====== EXCERPTED PASSAGE

Consider subscribing! Here’s why

Significant layoffs, 20 percent or more, will fall in the coming weeks on the newsroom of the Daily Bulletin and the 10 other papers in the Southern California News Group. It’s been widely reported, so I feel comfortable in sharing that. The Times wrote a detailed account last week, which you can read here.

You might be asking: What can I do? Here’s what journalist Luis Gomez wrote:

Ken Doctor, like many journalism experts and practitioners, was recently asked about this conundrum: “What can citizens do?

And like everyone else, he said what people should do is subscribe to a newspaper. It sounds self-serving, but it’s a simple question of economics. People vote with their wallets. If they don’t buy a subscription, they are essentially telling newspapers that they are not worth keeping around.

A lot of people are essentially telling us that, unfortunately. (I’ve lost track of how many people who recognize me then ask me if I still write for the newspaper.) And we’ve made it easy to tell us that by offering our product online largely for free as we, and other newspapers, tried to figure out whether increased readership would pay for itself via increased advertising. Turns out it, er, didn’t.

Now, I’m hesitant to tell people how they should spend their money, and I’m sensitive to the fact that, like other print publications, we’re charging you more for less content.

============
====== DATA SECTION

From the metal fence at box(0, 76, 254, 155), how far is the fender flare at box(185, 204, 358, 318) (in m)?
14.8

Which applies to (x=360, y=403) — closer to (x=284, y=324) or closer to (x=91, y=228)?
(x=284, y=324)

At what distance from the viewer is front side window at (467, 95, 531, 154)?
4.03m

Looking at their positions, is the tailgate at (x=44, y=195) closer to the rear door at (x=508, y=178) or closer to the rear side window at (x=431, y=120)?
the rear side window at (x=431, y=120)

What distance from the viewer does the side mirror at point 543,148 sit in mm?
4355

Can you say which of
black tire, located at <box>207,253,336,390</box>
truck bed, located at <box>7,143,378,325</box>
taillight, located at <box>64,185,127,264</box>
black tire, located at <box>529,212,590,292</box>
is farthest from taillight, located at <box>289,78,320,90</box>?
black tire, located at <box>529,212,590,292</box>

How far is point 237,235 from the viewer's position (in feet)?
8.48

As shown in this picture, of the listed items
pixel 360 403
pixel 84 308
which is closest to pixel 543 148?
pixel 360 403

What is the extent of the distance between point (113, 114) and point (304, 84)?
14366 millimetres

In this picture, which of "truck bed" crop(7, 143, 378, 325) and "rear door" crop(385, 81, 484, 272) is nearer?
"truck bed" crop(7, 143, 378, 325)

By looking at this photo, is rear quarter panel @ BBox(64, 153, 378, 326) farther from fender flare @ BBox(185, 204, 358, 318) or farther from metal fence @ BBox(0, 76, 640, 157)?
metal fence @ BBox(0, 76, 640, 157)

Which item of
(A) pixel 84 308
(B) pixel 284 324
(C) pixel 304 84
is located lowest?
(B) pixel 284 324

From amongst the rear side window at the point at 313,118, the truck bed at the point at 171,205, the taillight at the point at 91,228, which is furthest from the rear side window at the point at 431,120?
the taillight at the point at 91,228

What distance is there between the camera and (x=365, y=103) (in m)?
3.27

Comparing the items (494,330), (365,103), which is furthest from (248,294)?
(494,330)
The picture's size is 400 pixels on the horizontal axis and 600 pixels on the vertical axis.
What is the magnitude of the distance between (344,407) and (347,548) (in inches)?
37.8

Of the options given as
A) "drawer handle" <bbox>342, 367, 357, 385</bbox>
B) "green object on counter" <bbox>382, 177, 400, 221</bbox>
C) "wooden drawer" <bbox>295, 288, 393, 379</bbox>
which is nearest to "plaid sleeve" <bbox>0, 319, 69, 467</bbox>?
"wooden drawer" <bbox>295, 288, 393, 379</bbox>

============

__THE TASKS__
1/ Transcribe the subscription column, everything from "And like everyone" down to "worth keeping around.".
2/ Answer these questions on the subscription column:
(a) How large will the layoffs at the newsroom be?
(b) Which journalist wrote the quoted passage about what citizens can do?
(c) How many other papers share the Southern California News Group with the Daily Bulletin?
3/ Take the subscription column further from the point at which it stops.
The records have no connection to the subscription column.

__PER-TASK OUTPUTS__
1/
And like everyone else, he said what people should do is subscribe to a newspaper. It sounds self-serving, but it’s a simple question of economics. People vote with their wallets. If they don’t buy a subscription, they are essentially telling newspapers that they are not worth keeping around.

2/
(a) 20 percent or more
(b) Luis Gomez
(c) 10

3/
Still, paying for the news you’re getting seems only fair. We’re not working for free. A print subscription or a digital one is fine with us, whichever you prefer. It’s a relative bargain, in my eyes, and your support may keep us going. Even a reduced level of local news is better than no local news — right?

Home delivery price on our website is $25 for 28 days — that’s under $1 a day, and cheaper than the newsstand price, and comes with unlimited online access.

An online-only subscription is $10 for 28 days — that’s 28 cents a day, daily and Sunday. Why, that’s like 1970s pricing. You get unlimited access to our website and a web facsimile of each day’s paper, with the ability to read recent past issues. And the carrier won’t throw it under your car.

May we sign you up? Operators, as they used to say in the commercials, are standing by.

Above, a (slightly messy) view of a portion of our office; below, art on the wall of another room.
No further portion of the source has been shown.